According to the theory of the overconfidence effect, you are likely to say a very high number. Perhaps even 90%. In any case, the number will be much higher than an objective accuracy of likelihood. Frankly this number is much lower than we think it is. And this is a problem because your boss then makes a decision based on wrong input from you. If he thinks you are right, he will underestimate the risk of the project – the risk of being wrong – hence estimating a too high ROI.
Why will you make a higher estimate of the correctness of your finding? According to the theory and what I have experienced many times in reality is that because when we work with data over a stretch of time, as such a project mentioned above would imply, we are slowly developing a story in our minds. A working hypothesis if you will. And slowly we are only finding data which supports our hypothesis. This is a natural inclination. We confirm our hypothesis when we work with data.
The solution to this problem, which is quite a significant problem; always have a steering group for your projects with many types of people, continuously present your findings and assign someone to be the devil’s advocate and make it that persons responsibility to ask the stupid questions and challenge your beliefs and hypothesis’.
Overconfidence is by the way only one of many biases we carry with us and which work against us. A couple of others such as cognitive dissonance, illusory correlation, availability and anchoring. They are subtle but important and possible devastating to good analytics.

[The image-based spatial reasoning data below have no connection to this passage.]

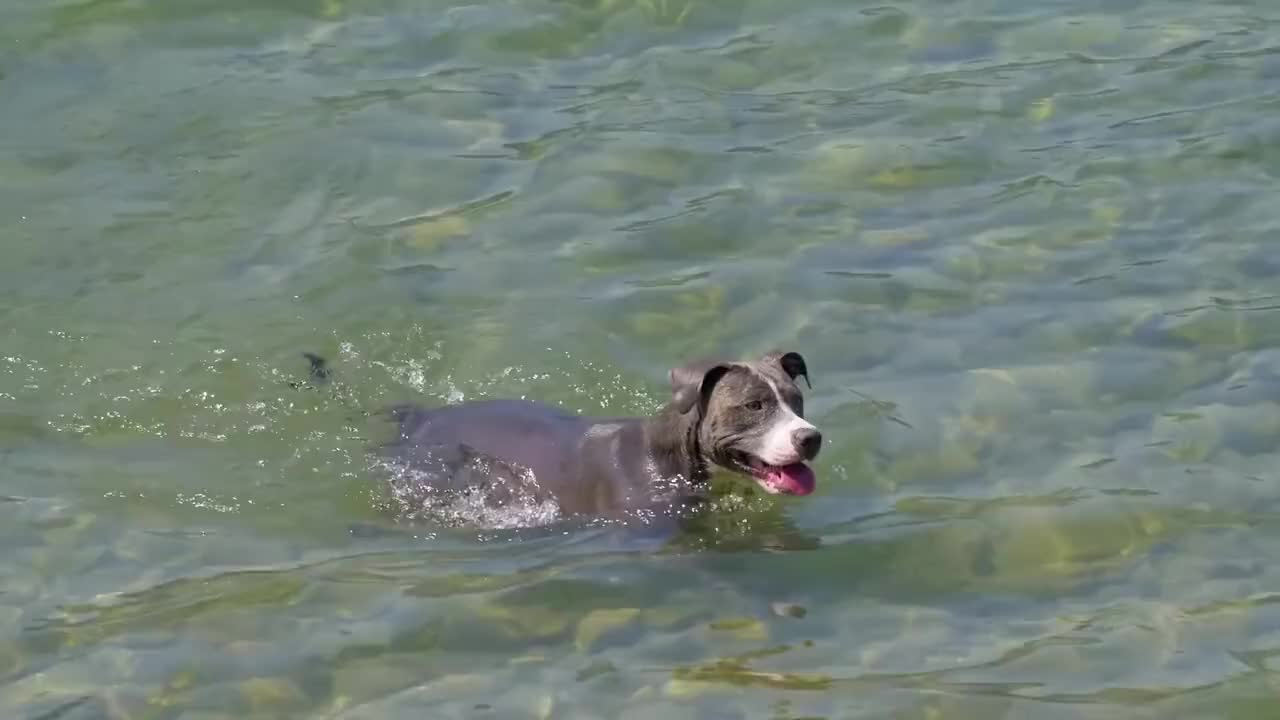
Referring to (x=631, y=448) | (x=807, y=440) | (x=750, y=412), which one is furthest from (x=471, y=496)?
(x=807, y=440)

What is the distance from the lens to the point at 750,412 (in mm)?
8172

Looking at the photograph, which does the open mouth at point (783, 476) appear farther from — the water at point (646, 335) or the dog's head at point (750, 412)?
the water at point (646, 335)

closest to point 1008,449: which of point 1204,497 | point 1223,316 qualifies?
point 1204,497

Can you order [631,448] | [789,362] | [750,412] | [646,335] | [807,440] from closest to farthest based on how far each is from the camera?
1. [807,440]
2. [750,412]
3. [789,362]
4. [631,448]
5. [646,335]

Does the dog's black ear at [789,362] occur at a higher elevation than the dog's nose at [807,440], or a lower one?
higher

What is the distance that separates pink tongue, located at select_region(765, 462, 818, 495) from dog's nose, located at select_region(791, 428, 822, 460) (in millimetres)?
236

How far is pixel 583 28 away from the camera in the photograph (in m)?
13.8

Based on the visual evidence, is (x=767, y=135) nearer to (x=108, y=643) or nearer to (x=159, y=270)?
(x=159, y=270)

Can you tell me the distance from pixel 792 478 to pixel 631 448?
800mm

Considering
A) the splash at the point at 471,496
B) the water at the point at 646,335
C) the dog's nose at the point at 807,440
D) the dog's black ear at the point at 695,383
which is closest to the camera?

My main message here is as follows; we would like to believe that because we work with data and facts we then automatically make decisions that are more rational. We do not. We have a fantastic ability as human beings to disregard facts and make decisions based on irrational biases. If we can overcome this natural tendency then working with data and facts will make our decisions so much better. Exponentially better. But we must continue to work on our psychology.
Analytics is not easy. Or to be clear; getting the most business value from your data is not easy. There is so much to get right before you can unlock the hidden gems which are unquestionable lying deep inside your databases.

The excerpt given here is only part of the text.